Questions about scenes in images
[start]
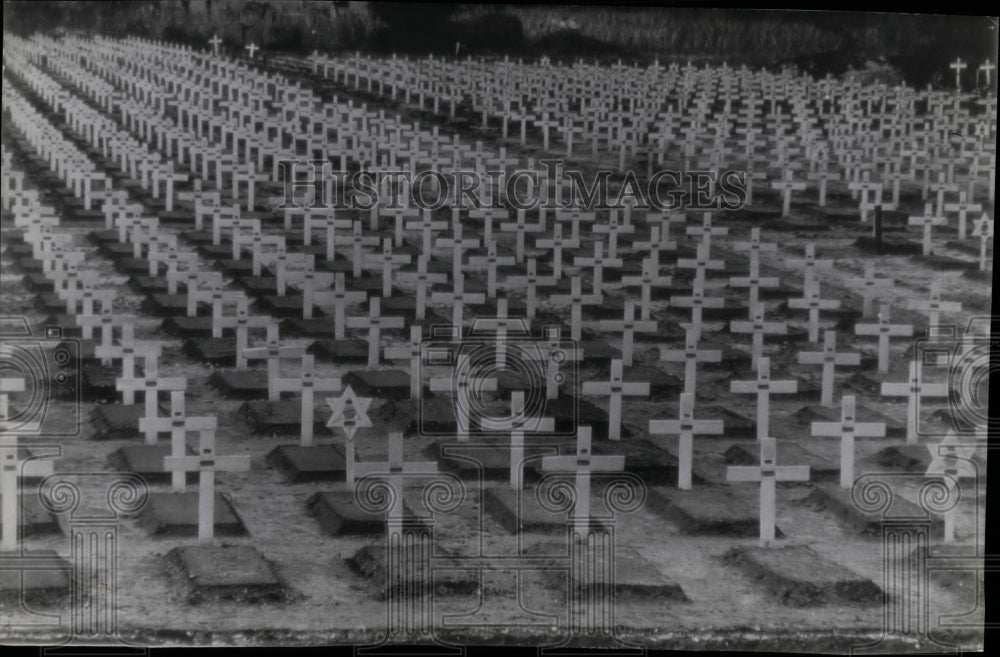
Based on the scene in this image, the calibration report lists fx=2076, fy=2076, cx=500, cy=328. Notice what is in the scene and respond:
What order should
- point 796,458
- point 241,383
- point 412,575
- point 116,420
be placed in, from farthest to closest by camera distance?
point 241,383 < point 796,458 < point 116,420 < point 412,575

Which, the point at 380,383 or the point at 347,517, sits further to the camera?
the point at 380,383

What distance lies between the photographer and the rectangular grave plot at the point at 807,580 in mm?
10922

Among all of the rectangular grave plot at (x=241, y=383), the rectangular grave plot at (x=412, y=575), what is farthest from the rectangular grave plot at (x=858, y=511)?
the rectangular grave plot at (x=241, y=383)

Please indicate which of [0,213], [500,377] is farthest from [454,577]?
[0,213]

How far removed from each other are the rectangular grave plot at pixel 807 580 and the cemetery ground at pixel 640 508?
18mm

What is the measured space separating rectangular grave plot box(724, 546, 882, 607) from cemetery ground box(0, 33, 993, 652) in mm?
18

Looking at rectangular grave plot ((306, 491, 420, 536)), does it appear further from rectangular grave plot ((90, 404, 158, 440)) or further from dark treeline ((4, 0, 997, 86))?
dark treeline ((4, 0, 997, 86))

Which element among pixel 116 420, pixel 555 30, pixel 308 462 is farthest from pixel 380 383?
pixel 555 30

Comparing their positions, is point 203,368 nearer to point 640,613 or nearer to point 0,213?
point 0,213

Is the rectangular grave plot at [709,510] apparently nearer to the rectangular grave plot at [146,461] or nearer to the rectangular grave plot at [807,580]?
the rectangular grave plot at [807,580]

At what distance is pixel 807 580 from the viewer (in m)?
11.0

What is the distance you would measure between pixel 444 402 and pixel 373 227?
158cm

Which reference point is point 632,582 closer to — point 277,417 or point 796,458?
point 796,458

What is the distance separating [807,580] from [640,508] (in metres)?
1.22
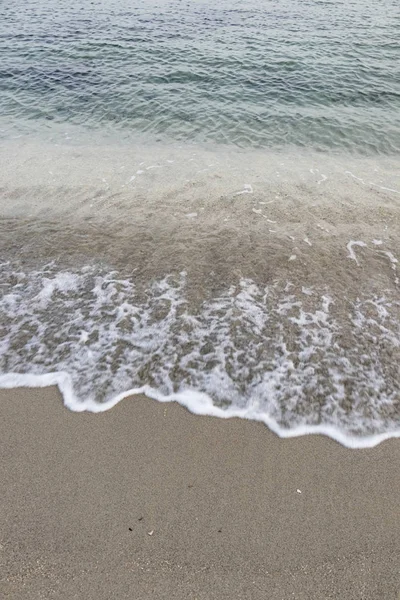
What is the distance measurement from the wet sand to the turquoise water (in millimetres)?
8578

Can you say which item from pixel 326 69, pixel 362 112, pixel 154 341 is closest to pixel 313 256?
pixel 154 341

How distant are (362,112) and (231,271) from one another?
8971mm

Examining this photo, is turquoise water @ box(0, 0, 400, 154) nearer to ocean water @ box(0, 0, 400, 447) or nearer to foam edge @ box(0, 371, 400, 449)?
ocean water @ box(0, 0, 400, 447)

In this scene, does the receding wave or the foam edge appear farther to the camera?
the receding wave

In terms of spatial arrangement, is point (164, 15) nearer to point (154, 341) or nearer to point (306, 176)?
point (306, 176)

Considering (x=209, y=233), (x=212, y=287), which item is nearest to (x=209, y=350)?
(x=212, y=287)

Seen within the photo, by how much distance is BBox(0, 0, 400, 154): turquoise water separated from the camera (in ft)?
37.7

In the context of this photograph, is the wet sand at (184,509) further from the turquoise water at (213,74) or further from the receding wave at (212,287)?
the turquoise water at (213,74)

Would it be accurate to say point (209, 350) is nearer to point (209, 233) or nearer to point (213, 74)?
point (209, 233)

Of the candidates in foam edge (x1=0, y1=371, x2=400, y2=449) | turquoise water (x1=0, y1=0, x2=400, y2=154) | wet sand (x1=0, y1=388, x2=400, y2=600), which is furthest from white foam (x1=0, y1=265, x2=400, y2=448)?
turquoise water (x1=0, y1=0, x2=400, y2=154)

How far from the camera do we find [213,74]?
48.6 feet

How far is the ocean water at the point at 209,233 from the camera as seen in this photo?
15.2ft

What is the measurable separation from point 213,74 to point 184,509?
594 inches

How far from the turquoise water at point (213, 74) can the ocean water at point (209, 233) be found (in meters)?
[end]
> **Exercise aim**:
Give the data as a Markdown table with the columns "No." and "Line." Start with the line containing "What is the measurable", go through the end of the data, and leave out blank lines.

> **Output below**:
| No. | Line |
|---|---|
| 1 | What is the measurable separation from point 213,74 to point 184,509? |
| 2 | 594 inches |
| 3 | How far from the turquoise water at point (213, 74) can the ocean water at point (209, 233) be found (in meters)? |